Fairfax Financial Holdings has completed the sale of a significant portion of its stake in Poseidon Corp., the holding company for container shipping giant Seaspan Corporation, generating proceeds of approximately US$1.91 billion and a pretax realized gain of about US$837 million.
The Toronto-listed insurer and its affiliates sold 67,618,981 common shares of Poseidon at US$28.30 per share.
The divested block represented approximately 23.1% of Poseidon's total issued and outstanding common shares. Following the transaction, Fairfax retains an equity ownership of approximately 22.2% and will continue to account for that remaining stake under the equity method of accounting.
The Poseidon sale is the latest example of Fairfax monetizing a non-insurance investment at a substantial gain, a pattern that has defined the company since its founding by Prem Watsa in 1985. Often called the "Canadian Warren Buffett," Watsa built Fairfax around the principle of using insurance float as low-cost, long-term capital to fund opportunistic investments, growing the company from a near-bankrupt trucking insurer into a global insurance and investment powerhouse.
Fairfax's stake in Poseidon was valued at US$2.05 billion in the first quarter of 2025, with the company having supported the privatization of Atlas Corp., Seaspan's former parent, in 2023.
Watsa said the sale price "reflects the achievements and success of the company" since that privatization, while expressing confidence in Poseidon's future as it brings on new strategic partners.

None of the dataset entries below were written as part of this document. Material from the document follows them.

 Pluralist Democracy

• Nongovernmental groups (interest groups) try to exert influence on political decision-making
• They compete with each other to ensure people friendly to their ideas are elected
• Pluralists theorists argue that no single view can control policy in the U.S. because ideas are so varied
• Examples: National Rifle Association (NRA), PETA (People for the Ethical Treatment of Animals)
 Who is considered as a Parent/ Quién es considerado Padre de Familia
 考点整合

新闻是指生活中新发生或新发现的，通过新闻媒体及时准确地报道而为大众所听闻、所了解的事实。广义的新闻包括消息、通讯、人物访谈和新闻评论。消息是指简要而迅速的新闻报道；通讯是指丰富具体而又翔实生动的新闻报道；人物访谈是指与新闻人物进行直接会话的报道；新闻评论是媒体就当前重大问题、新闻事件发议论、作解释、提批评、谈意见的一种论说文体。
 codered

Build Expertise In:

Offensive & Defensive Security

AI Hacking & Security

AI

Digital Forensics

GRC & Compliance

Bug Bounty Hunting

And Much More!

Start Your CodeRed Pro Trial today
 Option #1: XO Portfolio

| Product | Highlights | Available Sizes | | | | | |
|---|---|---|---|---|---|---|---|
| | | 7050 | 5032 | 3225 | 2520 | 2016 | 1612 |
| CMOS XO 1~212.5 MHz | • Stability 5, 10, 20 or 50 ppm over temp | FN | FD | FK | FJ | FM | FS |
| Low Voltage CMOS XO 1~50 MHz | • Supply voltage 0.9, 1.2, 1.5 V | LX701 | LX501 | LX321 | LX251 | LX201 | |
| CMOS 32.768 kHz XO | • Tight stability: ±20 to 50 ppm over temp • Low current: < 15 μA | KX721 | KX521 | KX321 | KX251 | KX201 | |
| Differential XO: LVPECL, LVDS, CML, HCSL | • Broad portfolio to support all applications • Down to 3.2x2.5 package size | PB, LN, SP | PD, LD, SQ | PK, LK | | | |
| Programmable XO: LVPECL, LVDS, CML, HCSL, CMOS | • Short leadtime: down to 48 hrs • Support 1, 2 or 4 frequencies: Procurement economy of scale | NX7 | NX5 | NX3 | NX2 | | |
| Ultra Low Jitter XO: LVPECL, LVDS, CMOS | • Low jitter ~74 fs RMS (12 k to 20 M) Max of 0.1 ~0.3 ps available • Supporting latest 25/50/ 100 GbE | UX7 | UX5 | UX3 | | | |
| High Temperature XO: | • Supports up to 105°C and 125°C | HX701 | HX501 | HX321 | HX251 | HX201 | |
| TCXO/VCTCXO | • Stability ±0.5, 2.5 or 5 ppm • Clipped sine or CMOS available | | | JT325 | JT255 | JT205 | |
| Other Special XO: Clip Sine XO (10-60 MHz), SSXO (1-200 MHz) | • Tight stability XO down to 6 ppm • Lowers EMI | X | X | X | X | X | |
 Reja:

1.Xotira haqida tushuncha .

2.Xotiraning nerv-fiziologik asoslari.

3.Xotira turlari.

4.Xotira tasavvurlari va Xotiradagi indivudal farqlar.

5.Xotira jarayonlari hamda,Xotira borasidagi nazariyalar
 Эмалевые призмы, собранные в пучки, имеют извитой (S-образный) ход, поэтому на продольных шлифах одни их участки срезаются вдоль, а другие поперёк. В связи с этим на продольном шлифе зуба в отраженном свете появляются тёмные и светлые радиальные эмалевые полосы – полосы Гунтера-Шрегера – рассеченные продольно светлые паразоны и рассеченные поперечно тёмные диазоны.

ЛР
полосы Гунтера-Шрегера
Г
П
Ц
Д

The transaction closes as Fairfax is coming off what it described as its best financial year on record.
For fiscal year 2025, Fairfax reported net earnings of US$4.77 billion, up 23% from 2024, with net premiums written climbing 3.9% to a record US$26.3 billion. The consolidated undiscounted combined ratio across its P&C insurance and reinsurance operations was 93.0%, producing record underwriting profit of US$1.82 billion, supported by net favorable prior year reserve development of US$751.5 million, even as current period catastrophe losses climbed to US$1.24 billion.
The Poseidon proceeds arrive on top of that already-strong financial position, giving Fairfax considerable capital flexibility heading into a period of active deal-making.
The broader significance of the Poseidon transaction lies in what the capital could support domestically and internationally. Northbridge Financial, Fairfax's Canadian P&C arm based in Toronto, remains central to the group's operations.
In 2024, Northbridge posted a combined ratio of 89.3% while writing C$3.5 billion of premium, despite significant catastrophe losses in Canada, earning recognition from Watsa for underwriting excellence.
Fairfax has been actively reshaping its investment portfolio.
In the third quarter of 2025, the company announced an agreement to sell its 80% interest in Eurolife's life insurance operations for approximately US$940 million, while separately committing up to US$1.65 billion to take US real estate company Kennedy-Wilson private.